Soal rencana vaksinasi 13 Januari, menurutnya sudah dikomunikasikan sebelumnya. Hal ini disampaikan baik oleh Badan Pengawas Obat Makanan dan dipertegas fatwa Majelis Ulama Indonesia . “Pemerintah tidak memiliki keleluasaan memilih vaksin Covid-19 mengingat keterbatasan vaksin yang tersedia, baik di Indonesia maupun di tingkat world,” pungkas Asrorun. “Ada kondisi kebutuhan yang mendesak atau hajat syariah di dalam konteks fiqih yang menduduki kedudukan darurat syari atau darurat syariah,” kata Asrorun. Status halal ini berlaku untuk vaksin COVID-19 buatan Sinovac Life Science Co Ltd China serta PT Bio Farma , yaitu CoronaVac, Vaccine Covid-19, dan Vac2Bio.

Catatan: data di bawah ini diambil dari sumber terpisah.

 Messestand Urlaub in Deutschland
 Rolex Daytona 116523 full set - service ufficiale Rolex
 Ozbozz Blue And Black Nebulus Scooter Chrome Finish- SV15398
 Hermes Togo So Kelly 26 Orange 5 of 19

Oleh karenanya, pemerintah meminta MUI untuk melakukan kajian terhadap kehalalan vaksin Covid-19 . Dengan begitu, umat Islam tidak meragukan vaksin yang akan disuntikkan ke dalam tubuh mereka. CoronaVac atau Sinovac merupakan vaksin yang dikembangkan oleh perusahaan Tiongkok Sinovac. Sinovac merupakan vaksin virus corona pertama yang masuk dan mendapatkan izin penggunaan darurat Badan POM Indonesia. Sebelumnya, BPOM resmi menerbitkan izin penggunaan darurat atau emergency use authorization untuk vaksin virus corona Sinovac, Senin 11 Januari 2021. Dengan demikian, vaksin virus corona Sinovac telah mendapat izin untuk digunakan dalam vaksinasi.

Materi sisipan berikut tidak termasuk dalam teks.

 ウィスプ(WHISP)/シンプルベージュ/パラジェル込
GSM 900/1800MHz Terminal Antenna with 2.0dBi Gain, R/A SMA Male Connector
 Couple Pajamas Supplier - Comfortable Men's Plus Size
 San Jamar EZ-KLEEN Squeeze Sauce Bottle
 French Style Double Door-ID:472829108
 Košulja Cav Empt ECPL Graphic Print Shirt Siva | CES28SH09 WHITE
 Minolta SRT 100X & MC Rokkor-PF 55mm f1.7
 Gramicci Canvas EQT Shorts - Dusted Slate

Pihak MUI menyebutkan setidaknya ada 3 hal penting yang harus diperhatikan untuk menentukan bahwa suatu produk dinyatakan halal. Pemerintah di sejumlah negara telah mengambil langkah-langkah untuk mengatasi masalah tersebut. Di Malaysia, di mana status kehalalan vaksin teridentifikasi sebagai masalah besar di kalangan orang tua muslim, undang-undang yang lebih ketat telah diberlakukan sehingga orang tua harus memvaksinasi anak-anak mereka atau menghadapi denda dan hukuman penjara. Secara rinci, ada empat standar halal MUI untuk produk pangan, obat, dan kosmetik. Pertama, tidak memanfaatkan (intifa’) babi atau bahan yang tercemar babi dan turunannya. Dokumen itu diterima secara lengkap oleh tim MUI pada Selasa (05/01) melalui surat elektronik.

Apakah vaksin covid halal

Meski demikian, Fatwa MUI No. 14 tahun 2021 tetap membolehkan penggunaannya dgn alasan darurat. Pertama ketelusuran yakni untuk mengetahui apakah produk memakai bahan-bahan yang halal dan diproduksi dengan fasilitas yang terbebas dari kontaminasi yang menyebabkan produk menjadi tidak halal. Kedua, harus memiliki sistem jaminan halal yakni perusahaan harus memiliki komitmen yang kuat untuk menggunakan bahan, proses, fasilitas, dan prosedur yang memastikan bahwa produk yang di produksi terjamin kehalalannya. Kemudian yang ketiga, otentikasi yang dibuktikan dengan uji laboratorium untuk tidak ada kontaminasi maupun kepalsuan, sehingga dapat dibuktikan kehalalannya. Dilansir dari situs resmi MUI, Komisi Fatwa MUI menerbitkan Fatwa Nomor 02 Tahun 2021 tentang vaksin virus corona produksi Sinovac dan Biofarma, Senin (11/1). Fatwa ini mengikat pada tiga vaksin virus corona buatan Sinovac Life Science Co Ltd China dan PT Bio Farma yaitu CoronaVac, Vaksin Covid-19, dan Vac2Bio.

“Meski jujur, serangan jantung, stroke dan lain-lain dapat datang kapan saja tanpa memberitahu lebih dahulu. Bahkan, orang sedang memberi ceramah agama saja bisa meninggal dunia tiba-tiba,” ujar dia. “Tidak ada seorang pun dari 27 kasus yang meninggal dunia disebabkan oleh vaksinasi . Setelah dilakukan causality assessment, penyebabnya adalah penyakit jantung, stroke, kelainan ginjal akut, diabetes mellitus, hingga tekanan darah tinggi ,” ujar Ketua Komnas KIPI Hindra Irawan Satari saat dihubungi Republika, Jumat (21/5). “Ada sebanyak 23 orang yang hadir, 20 orang berhasil di vaksin dan 3 orang gagal dikarenakan mempunyai riwayat hipertensi dan kanker,” pungkas Peltu Zaenal Arifin.